While The North Face, Vans and Timberland tallied strong revenue growth of 9, 12 and 15 percent, respectively, those figures represented a sequential decline from the stronger results — increases of 11, 21 and 19 percent — reported for the second quarter.
Eric Wiseman, chairman, president and chief executive officer of VF, explained that much of the decline was attributable to wholesale orders being pushed into the fourth quarter from the third, while direct-to-consumer revenues rose 32 percent at The North Face, 18 percent at Vans and 6 percent at Timberland.
“This might concern me if I saw weakness in our stores,” he told WWD, “but this is clearly about our wholesale partners.”

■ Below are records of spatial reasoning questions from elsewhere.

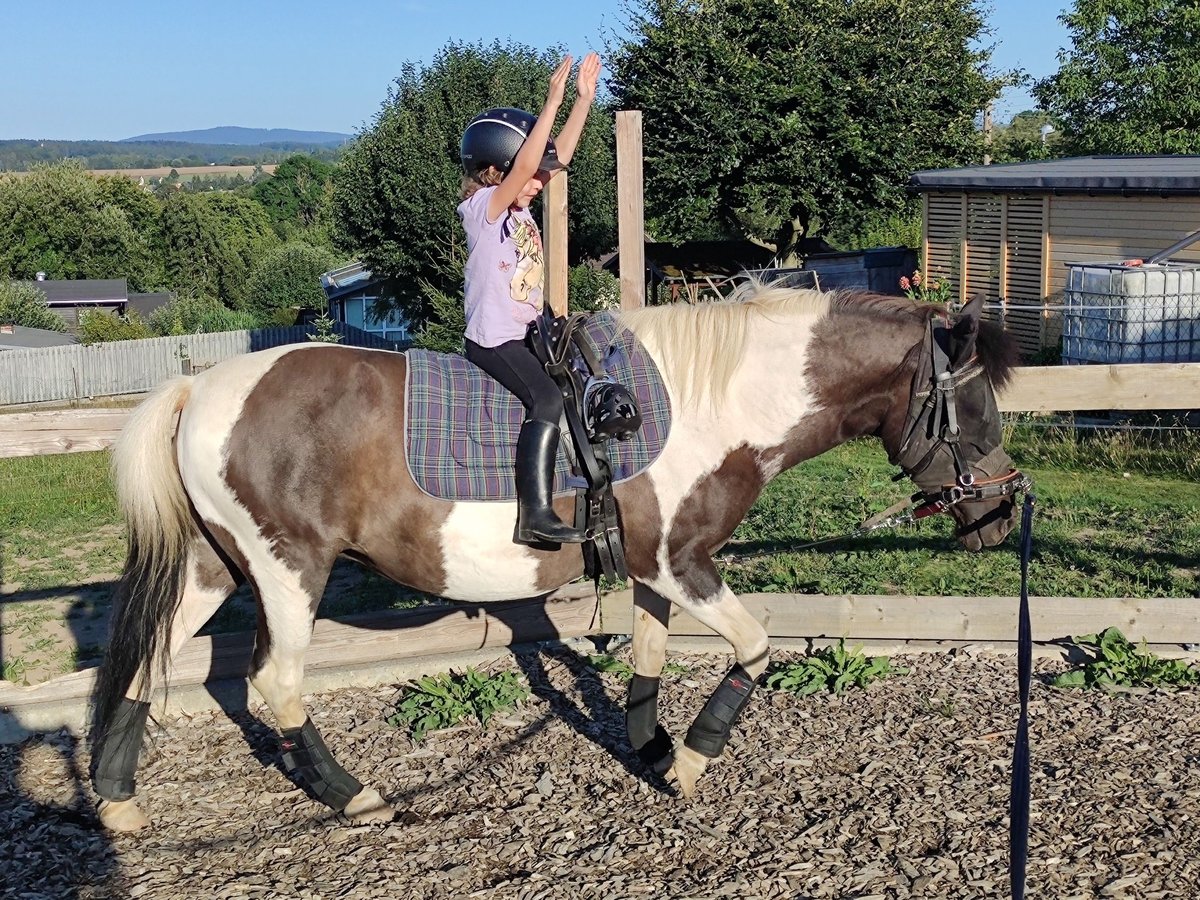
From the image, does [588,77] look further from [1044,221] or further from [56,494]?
[1044,221]

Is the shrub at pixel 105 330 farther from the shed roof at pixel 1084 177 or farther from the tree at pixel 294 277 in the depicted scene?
the shed roof at pixel 1084 177

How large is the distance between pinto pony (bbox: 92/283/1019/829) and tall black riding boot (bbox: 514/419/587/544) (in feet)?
0.47

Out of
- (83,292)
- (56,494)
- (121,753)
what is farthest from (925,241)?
(83,292)

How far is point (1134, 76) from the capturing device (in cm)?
3111

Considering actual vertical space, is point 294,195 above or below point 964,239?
above

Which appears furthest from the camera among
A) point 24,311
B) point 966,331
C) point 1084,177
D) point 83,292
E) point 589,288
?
point 83,292

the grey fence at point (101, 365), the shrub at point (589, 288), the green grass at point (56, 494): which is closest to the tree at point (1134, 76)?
the shrub at point (589, 288)

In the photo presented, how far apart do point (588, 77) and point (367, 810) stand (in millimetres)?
2991

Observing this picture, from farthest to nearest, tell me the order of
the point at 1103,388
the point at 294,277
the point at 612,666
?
the point at 294,277 → the point at 1103,388 → the point at 612,666

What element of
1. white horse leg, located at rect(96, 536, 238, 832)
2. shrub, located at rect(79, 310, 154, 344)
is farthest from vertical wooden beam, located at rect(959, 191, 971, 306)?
shrub, located at rect(79, 310, 154, 344)

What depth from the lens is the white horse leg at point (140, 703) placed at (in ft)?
15.4

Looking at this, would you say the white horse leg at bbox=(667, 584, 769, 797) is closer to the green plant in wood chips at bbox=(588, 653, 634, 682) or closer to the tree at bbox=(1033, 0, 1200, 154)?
the green plant in wood chips at bbox=(588, 653, 634, 682)

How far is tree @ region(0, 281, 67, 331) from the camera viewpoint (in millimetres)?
57094

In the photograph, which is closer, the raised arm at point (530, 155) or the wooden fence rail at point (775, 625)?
the raised arm at point (530, 155)
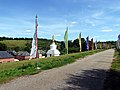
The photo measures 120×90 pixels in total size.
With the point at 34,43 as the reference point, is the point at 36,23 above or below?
above

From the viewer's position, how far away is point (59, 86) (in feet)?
39.9

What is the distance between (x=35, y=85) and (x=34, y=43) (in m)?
8.55

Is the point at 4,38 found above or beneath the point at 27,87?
above

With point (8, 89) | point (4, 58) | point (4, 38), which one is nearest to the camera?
point (8, 89)

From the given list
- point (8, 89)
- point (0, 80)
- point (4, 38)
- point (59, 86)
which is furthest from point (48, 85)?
point (4, 38)

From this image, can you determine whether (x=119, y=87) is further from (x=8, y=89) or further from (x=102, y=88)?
(x=8, y=89)

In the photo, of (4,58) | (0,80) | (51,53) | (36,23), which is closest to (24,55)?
(4,58)

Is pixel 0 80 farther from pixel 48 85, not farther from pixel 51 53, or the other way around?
pixel 51 53

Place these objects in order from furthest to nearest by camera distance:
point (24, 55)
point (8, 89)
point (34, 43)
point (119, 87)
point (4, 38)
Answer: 1. point (4, 38)
2. point (24, 55)
3. point (34, 43)
4. point (119, 87)
5. point (8, 89)

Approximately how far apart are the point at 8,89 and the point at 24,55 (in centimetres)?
9305

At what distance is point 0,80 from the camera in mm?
13938

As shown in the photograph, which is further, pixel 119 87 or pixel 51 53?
pixel 51 53

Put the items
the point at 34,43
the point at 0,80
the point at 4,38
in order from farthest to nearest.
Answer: the point at 4,38
the point at 34,43
the point at 0,80

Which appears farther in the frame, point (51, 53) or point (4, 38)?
point (4, 38)
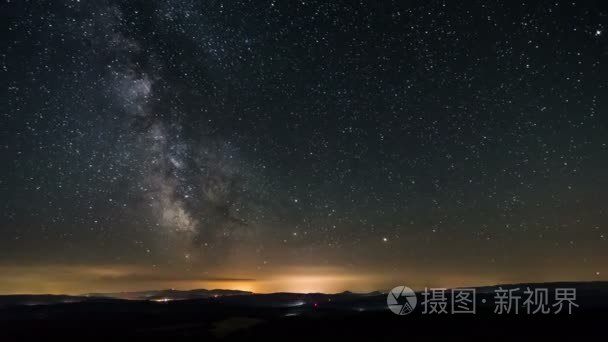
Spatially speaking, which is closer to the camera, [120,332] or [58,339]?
[58,339]

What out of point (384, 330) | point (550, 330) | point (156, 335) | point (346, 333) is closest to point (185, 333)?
point (156, 335)

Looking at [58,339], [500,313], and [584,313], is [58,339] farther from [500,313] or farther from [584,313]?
[584,313]

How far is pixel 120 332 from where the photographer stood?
37375 millimetres

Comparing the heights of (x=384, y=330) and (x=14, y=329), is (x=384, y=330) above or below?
above

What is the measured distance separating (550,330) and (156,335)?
1185 inches

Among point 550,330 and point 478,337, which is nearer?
point 478,337

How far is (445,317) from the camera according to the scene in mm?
38469

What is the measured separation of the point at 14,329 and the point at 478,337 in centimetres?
4284

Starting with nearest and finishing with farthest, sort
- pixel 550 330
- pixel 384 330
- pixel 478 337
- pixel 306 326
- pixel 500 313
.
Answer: pixel 478 337 → pixel 550 330 → pixel 384 330 → pixel 306 326 → pixel 500 313

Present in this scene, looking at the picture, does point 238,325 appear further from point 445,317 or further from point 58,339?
point 445,317

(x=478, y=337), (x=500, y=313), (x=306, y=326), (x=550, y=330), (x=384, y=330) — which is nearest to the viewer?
(x=478, y=337)

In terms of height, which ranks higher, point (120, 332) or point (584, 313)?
point (584, 313)

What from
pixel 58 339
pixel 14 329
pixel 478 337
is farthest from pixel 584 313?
pixel 14 329

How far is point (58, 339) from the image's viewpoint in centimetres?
3447
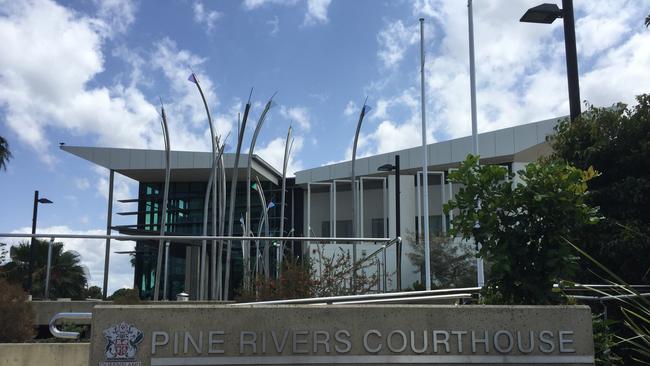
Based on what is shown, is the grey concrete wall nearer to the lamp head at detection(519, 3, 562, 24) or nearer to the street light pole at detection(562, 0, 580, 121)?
the street light pole at detection(562, 0, 580, 121)

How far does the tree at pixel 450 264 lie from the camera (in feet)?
126

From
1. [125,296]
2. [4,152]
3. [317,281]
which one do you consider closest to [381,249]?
[317,281]

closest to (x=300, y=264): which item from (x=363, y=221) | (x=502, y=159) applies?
(x=502, y=159)

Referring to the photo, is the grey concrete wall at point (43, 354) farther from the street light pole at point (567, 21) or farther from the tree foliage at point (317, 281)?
the street light pole at point (567, 21)

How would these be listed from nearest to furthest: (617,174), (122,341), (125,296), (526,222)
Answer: (122,341) < (526,222) < (125,296) < (617,174)

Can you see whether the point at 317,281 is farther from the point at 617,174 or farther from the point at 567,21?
the point at 567,21

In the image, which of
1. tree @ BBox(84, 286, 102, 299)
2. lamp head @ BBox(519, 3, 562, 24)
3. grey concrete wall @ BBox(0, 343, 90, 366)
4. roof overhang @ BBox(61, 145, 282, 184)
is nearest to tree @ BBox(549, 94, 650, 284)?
lamp head @ BBox(519, 3, 562, 24)

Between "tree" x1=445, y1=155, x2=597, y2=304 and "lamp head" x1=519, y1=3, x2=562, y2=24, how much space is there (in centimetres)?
588

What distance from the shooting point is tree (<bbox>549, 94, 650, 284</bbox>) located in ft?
34.8

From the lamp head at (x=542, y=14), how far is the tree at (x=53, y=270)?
8.74m

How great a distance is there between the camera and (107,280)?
11.0 metres

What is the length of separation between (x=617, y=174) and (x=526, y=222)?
22.0ft

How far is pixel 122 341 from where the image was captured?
5.53 meters

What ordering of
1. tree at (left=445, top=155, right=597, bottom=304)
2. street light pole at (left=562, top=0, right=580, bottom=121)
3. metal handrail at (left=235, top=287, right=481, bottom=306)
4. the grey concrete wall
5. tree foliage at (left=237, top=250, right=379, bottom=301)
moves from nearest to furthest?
tree at (left=445, top=155, right=597, bottom=304) → metal handrail at (left=235, top=287, right=481, bottom=306) → the grey concrete wall → tree foliage at (left=237, top=250, right=379, bottom=301) → street light pole at (left=562, top=0, right=580, bottom=121)
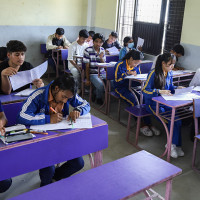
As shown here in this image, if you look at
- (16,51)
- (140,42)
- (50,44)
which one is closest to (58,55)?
(50,44)

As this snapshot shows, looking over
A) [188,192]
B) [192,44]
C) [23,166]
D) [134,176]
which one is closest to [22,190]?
[23,166]

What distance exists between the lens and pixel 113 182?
1.57 metres

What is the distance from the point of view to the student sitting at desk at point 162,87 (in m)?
3.04

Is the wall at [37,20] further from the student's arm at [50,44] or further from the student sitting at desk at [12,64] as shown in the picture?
the student sitting at desk at [12,64]

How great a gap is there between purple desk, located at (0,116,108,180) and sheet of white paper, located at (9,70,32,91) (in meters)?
0.90

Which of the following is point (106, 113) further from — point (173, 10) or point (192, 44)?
point (173, 10)

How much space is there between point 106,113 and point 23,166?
2624mm

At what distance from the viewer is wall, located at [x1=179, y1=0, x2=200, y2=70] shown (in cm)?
425

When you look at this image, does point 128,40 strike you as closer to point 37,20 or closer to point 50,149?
point 37,20

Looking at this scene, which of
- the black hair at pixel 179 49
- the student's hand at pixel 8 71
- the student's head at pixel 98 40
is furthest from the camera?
the student's head at pixel 98 40

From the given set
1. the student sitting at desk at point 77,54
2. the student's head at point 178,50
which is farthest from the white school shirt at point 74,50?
the student's head at point 178,50

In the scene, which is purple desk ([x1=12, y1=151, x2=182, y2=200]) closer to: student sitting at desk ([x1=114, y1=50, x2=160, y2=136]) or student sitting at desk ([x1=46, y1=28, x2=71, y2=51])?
student sitting at desk ([x1=114, y1=50, x2=160, y2=136])

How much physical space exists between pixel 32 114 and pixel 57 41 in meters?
4.42

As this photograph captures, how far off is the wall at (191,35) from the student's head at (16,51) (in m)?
2.83
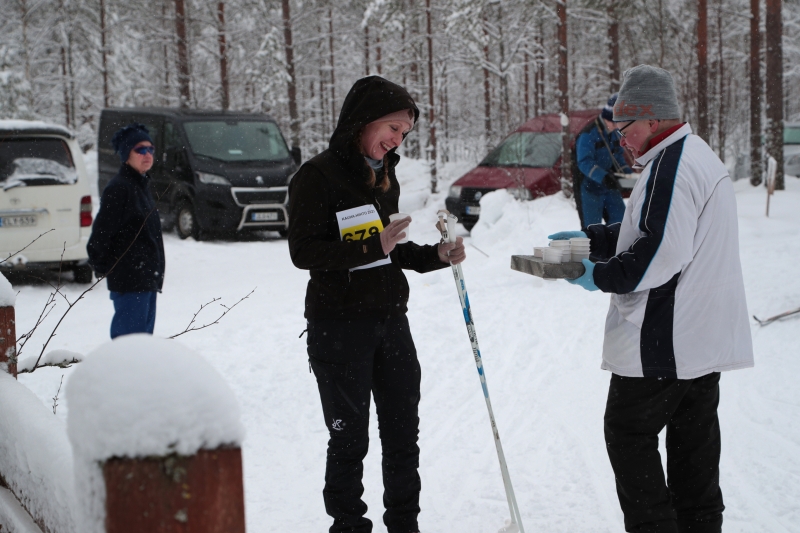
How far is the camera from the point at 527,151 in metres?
14.1

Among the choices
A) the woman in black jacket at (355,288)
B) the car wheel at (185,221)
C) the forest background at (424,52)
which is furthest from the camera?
the forest background at (424,52)

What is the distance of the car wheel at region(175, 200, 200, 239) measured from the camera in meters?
13.3

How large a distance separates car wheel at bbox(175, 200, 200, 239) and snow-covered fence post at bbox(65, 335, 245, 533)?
1258 centimetres

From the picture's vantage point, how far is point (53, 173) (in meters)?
8.95

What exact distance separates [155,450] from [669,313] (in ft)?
7.09

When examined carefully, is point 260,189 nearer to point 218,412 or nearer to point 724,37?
point 218,412

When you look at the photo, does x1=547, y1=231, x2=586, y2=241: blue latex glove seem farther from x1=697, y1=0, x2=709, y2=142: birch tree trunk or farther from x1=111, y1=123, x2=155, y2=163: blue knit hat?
x1=697, y1=0, x2=709, y2=142: birch tree trunk

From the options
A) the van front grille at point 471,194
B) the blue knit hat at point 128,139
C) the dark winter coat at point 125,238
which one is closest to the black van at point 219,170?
the van front grille at point 471,194

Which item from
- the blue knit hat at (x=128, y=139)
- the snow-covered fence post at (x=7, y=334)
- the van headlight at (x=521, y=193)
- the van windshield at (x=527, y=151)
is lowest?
the snow-covered fence post at (x=7, y=334)

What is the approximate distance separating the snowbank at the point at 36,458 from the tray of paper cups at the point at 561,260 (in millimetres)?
1864

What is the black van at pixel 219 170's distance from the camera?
13.1 meters

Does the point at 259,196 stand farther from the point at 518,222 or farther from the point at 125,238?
the point at 125,238

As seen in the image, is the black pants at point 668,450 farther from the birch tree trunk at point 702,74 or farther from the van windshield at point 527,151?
the birch tree trunk at point 702,74

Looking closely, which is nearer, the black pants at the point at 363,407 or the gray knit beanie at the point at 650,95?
the gray knit beanie at the point at 650,95
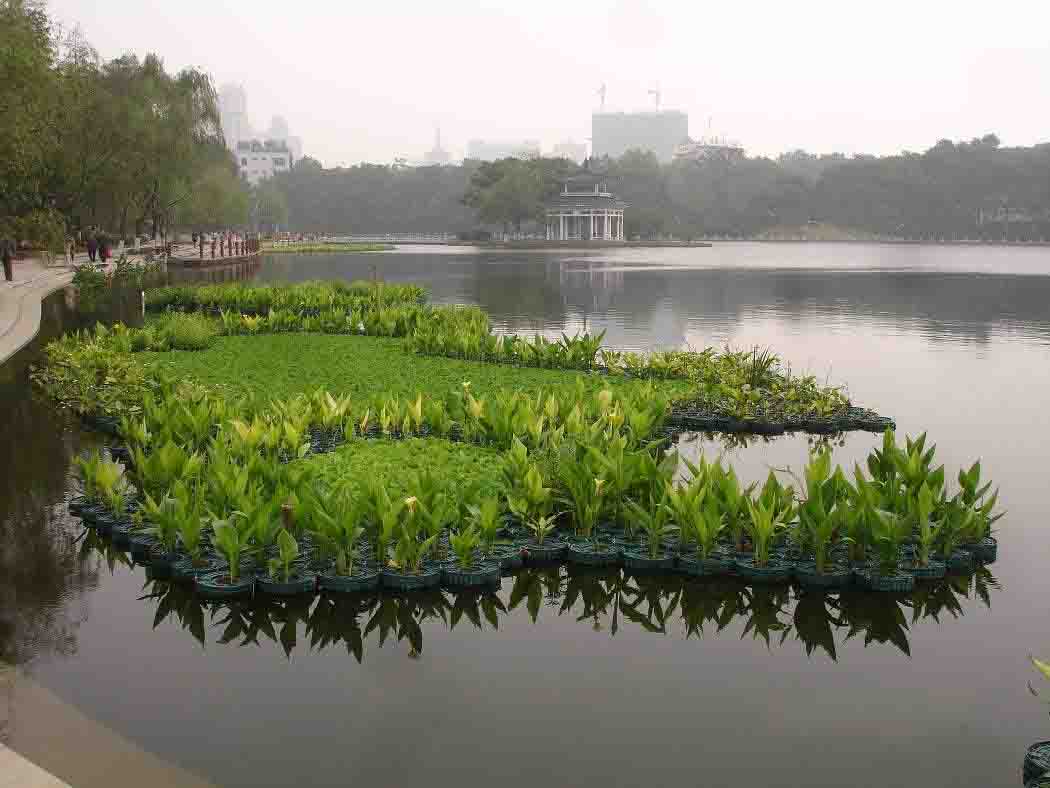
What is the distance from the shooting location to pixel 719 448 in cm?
1187

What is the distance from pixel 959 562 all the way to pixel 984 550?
34 centimetres

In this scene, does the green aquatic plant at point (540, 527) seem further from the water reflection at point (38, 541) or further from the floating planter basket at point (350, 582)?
the water reflection at point (38, 541)

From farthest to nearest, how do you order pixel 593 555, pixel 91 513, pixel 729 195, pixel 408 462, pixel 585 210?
1. pixel 729 195
2. pixel 585 210
3. pixel 408 462
4. pixel 91 513
5. pixel 593 555

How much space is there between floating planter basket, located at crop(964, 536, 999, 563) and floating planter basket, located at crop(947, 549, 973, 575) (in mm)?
143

Still, VF is taking no chances. “When people see the North Face TV commercial we’re running this fall, it will touch them,” he said. “We’re focusing on creating fewer, more compelling products and telling our stories in more compelling ways through consumer-facing media.”
Overall, VF’s net income for the quarter ended Sept. 27 was up 8.5 percent to $470.5 million, or $1.08 a diluted share, from $433.8 million, or 97 cents, in the prior-year period. Revenues rose 6.8 percent to $3.52 billion from $3.3 billion a year ago. The bottom- and top-line figures were slightly below analysts’ consensus estimates for earnings per share of $1.10 and revenues of $3.57 billion, but investors were untroubled by the shortfall, taking note of increased full-year guidance, an increase in gross margin to 48.3 percent of sales from 47.6 percent a year ago and an increase in inventories — 4 percent to $1.82 billion — that was smaller than its revenue increase.
Shares, down on the initial disclosure of results, ended the day up 0.3 percent at $63.96.
VF has said throughout 2014 that it expected to see second-half improvement in its jeanswear business, revenues for which declined 2.5 percent to $1.3 billion in the first six months of the year. Jeanswear revenues were up 0.4 percent to $750.4 million, and ahead 2 percent at constant currency, in the third quarter, although segment profit dropped 0.8 percent. While Wrangler revenues, derived principally from men and in the mass channel, rose 3 percent, the Lee brand, more reliant on females and midtier stores, saw revenues contract 1 percent, with a “low-double-digit decline in the Americas region partially offset by 30 percent growth in Asia Pacific and a low-single-digit increase in European sales,” the company said.
“The Lee business is anchored in the midtier channel and its three biggest customers are Kohl’s, J.C. Penney and Sears, all of which have their challenges,” Wiseman said. “We’ve been combatting that with innovative new products, like the Modern Series [for men] and the Curvy Fit series [for women] launched earlier this year and the Heavenly Touch line just coming out now. The business isn’t promotional where we have new, innovative products — and these are selling at full price.”
Wiseman noted that VF does about 11 percent of its volume through the mass channel and 4.5 percent each in department stores and midtier retailers. “The rest is elsewhere,” he said. Direct-to-consumer sales rose to 22 percent of total revenues in the quarter, from 19 percent a year ago, while international sales, helped by 19 percent growth in China, accounted for 41 percent of revenues, up 1 point from a year ago.
VF continues to expect fourth-quarter year-on-year comparisons in jeanswear to be the best of the year. It lifted full-year EPS estimates 2 cents to $3.08 a share, 2 cents higher than earlier projected despite an expected 2-cent negative impact from foreign exchange.
Year-to-date net income rose 9.8 percent, to $925.4 million or $2.10, while revenues were up 7 percent to $8.61 billion.